Selling two books at the same time was thrilling and terrifying. The second book was sold just on an idea—which didn’t end up being the idea I went with for The Late Bloomers’ Club. A two-book deal definitely has its good sides and bad sides, depending on how you work. For me it was a little of both. I am grateful for the opportunity, and it pushed me back into writing after many months of being caught up in the business end of publishing—that was the best part. It was a pleasure to write knowing the team and the process, and getting to work with the same people as on my first book. The downside for me was that I don’t love working under pressure—and it felt like a lot of pressure. I had to find tricks to work around my inhibitions and fears. And the business end of things overlapped with the creative part more, and I found that challenging. But in the end I am just super grateful to have had the opportunity to publish a second book.

Your Twitter and Instagram feeds are full of cheer. Delicious food, gardens, baby goats! You clearly have an artist’s eye because your photographs are so beautiful. And there’s playful art in Late Bloomers’, too. I don’t want to give anything away, but can you talk about your decision to include a secret artist and the role that art plays in your life?

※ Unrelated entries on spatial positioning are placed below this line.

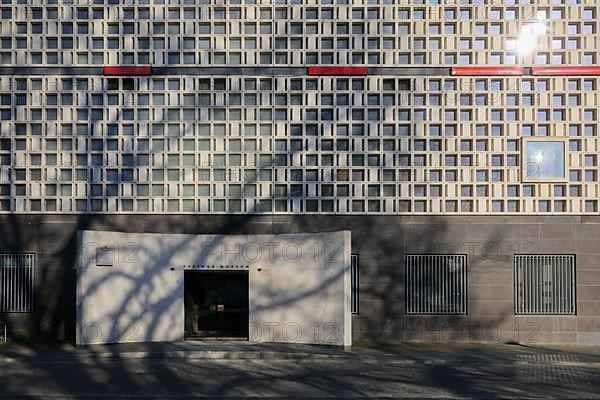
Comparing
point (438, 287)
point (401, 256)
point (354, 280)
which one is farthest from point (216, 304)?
A: point (438, 287)

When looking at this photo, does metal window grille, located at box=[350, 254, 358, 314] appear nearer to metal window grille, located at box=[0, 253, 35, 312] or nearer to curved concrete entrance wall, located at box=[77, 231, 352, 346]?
curved concrete entrance wall, located at box=[77, 231, 352, 346]

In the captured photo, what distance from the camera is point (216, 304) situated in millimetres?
17875

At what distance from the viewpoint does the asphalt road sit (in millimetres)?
12141

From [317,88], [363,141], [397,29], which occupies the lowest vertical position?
[363,141]

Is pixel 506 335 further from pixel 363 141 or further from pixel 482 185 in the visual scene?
pixel 363 141

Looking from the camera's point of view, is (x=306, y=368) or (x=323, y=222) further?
(x=323, y=222)

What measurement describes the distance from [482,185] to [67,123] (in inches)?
497

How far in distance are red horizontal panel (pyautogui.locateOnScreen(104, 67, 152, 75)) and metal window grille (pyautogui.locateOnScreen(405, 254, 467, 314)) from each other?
9.58m

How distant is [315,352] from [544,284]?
7.24 m

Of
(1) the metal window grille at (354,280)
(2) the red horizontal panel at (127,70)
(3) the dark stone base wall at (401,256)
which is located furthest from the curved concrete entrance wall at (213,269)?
(2) the red horizontal panel at (127,70)

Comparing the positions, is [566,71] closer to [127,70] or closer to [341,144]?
[341,144]

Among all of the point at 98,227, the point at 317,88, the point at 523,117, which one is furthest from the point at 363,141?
the point at 98,227

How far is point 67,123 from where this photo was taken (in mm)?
18453

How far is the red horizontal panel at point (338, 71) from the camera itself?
720 inches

Thank you so much! I try my best to make my little corner of the Internet a cheerful place to visit. I actually studied photography at the Maine College of Art many, many years ago, and drew from my experiences of art school to write parts of The Late Bloomers’ Club. Art has always been an important part of my life, and I draw as much inspiration from the visual arts, film and music as I do from other books. I’m a visual writer—I picture every scene I write first, like a movie, and then record what I see in my imagination. The idea of having a secret artist in the book came from thinking about how easy it was for Kit to claim her role as an artist, and how difficult it was for Nora. I believe everyone is creative in some way. All of the characters in The Late Bloomers’ Club are artists in some form, whether they identify as artists or not.

Of course, we all want to know what’s next! Ready to divulge any secrets?

Ack! I am working on something new—but it’s a tiny seed of a project. I don’t like to talk about a project until it has at least a couple sets of leaves on it, and looks like it has the potential to bear fruit.